In seiner polizeilichen Beschuldigtenvernehmung legte der Mann, der am 13. September über die Balkanroute nach Österreich gelangt war, ein Tatsachengeständnis ab. Er machte sexuellen Notstand geltend. Er sei seinen "Gelüsten nachgegangen", hielten die Kriminalisten die Angaben des Verdächtigen wörtlich fest. Er habe seit vier Monaten keinen Geschlechtsverkehr mehr gehabt.

Auf die Frage der Beamten, ob es nicht auch im Irak verboten sei, mit zehnjährigen Buben Sex zu haben, antwortete der Flüchtling: "So etwas ist in jedem Land der Welt verboten." Er wisse, dass er "einen Riesenfehler gemacht" und "bei dem Buben eine große Narbe hinterlassen habe".

Mann in U-Haft

Die Staatsanwaltschaft ermittelt gegen den 20-Jährigen wegen Vergewaltigung und schweren sexuellen Missbrauchs von Unmündigen, bestätigte Behördensprecherin Nina Bussek am Freitag. Er befindet sich in U-Haft. Die Polizei war mit dem Fall "aus Opferschutzgründen" nicht an die Öffentlichkeit gegangen, wie Thomas Keiblinger, Sprecher der Landespolizeidirektion, auf APA-Anfrage erklärte. Bei Sexualdelikten werde abgewogen, ob die jeweiligen Umstände des konkreten Falles ein Publikmachen rechtfertigen.

Dass man die Tat verschweigen wollte, um die Stimmung in der Bevölkerung nicht anzuheizen, weil der verdächtige Flüchtling erst seit wenigen Wochen im Land war, hätte "auf keinen Fall eine Rolle gespielt", versicherte Keiblinger. Man habe ja erst unlängst über einen Asylwerber berichtet, der im Prater eine 18-Jährige vergewaltigt hatte.

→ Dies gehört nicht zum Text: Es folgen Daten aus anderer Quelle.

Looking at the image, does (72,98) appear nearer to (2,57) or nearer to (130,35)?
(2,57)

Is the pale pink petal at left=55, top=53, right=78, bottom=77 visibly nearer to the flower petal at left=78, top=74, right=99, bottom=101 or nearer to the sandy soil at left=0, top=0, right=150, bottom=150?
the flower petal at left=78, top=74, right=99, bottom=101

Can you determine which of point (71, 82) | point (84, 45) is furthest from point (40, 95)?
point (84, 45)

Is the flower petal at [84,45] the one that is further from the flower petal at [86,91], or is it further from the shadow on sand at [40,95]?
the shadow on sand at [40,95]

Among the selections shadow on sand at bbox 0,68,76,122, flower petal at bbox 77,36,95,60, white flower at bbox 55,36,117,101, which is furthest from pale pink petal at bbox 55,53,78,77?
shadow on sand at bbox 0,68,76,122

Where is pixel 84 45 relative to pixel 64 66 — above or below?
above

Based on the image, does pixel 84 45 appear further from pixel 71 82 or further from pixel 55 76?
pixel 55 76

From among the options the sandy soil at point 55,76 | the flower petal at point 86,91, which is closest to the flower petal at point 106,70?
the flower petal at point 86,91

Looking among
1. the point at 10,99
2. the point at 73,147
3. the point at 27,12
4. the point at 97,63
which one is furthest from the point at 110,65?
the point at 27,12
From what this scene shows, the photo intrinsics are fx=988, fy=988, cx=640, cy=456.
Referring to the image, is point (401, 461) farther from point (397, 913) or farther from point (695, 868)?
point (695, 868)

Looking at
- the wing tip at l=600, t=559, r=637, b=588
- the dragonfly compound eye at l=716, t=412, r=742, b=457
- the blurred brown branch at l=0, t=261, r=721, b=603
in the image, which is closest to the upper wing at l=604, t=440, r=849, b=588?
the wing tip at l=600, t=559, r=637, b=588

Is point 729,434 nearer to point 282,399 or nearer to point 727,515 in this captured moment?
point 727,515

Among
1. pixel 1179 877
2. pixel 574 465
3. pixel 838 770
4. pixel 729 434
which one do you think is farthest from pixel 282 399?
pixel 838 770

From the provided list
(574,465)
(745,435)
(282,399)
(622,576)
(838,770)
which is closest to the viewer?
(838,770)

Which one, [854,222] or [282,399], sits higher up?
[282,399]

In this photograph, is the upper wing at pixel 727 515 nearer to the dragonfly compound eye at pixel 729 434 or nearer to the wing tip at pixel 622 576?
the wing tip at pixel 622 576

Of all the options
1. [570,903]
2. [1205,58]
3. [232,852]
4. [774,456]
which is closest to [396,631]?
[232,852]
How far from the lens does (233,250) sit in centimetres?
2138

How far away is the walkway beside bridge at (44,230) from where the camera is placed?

Es habe keinen Grund für eine proaktive Presseaussendung gegeben, meinte Oberst Johann Golob, der Leiter der Pressestelle der Wiener Landespolizeidirektion. "Wir bestätigen in solchen Fällen auf Anfrage, aber machen nichts proaktiv", sagte Golob gegenüber der APA. Das sei in diesem Fall auch geschehen.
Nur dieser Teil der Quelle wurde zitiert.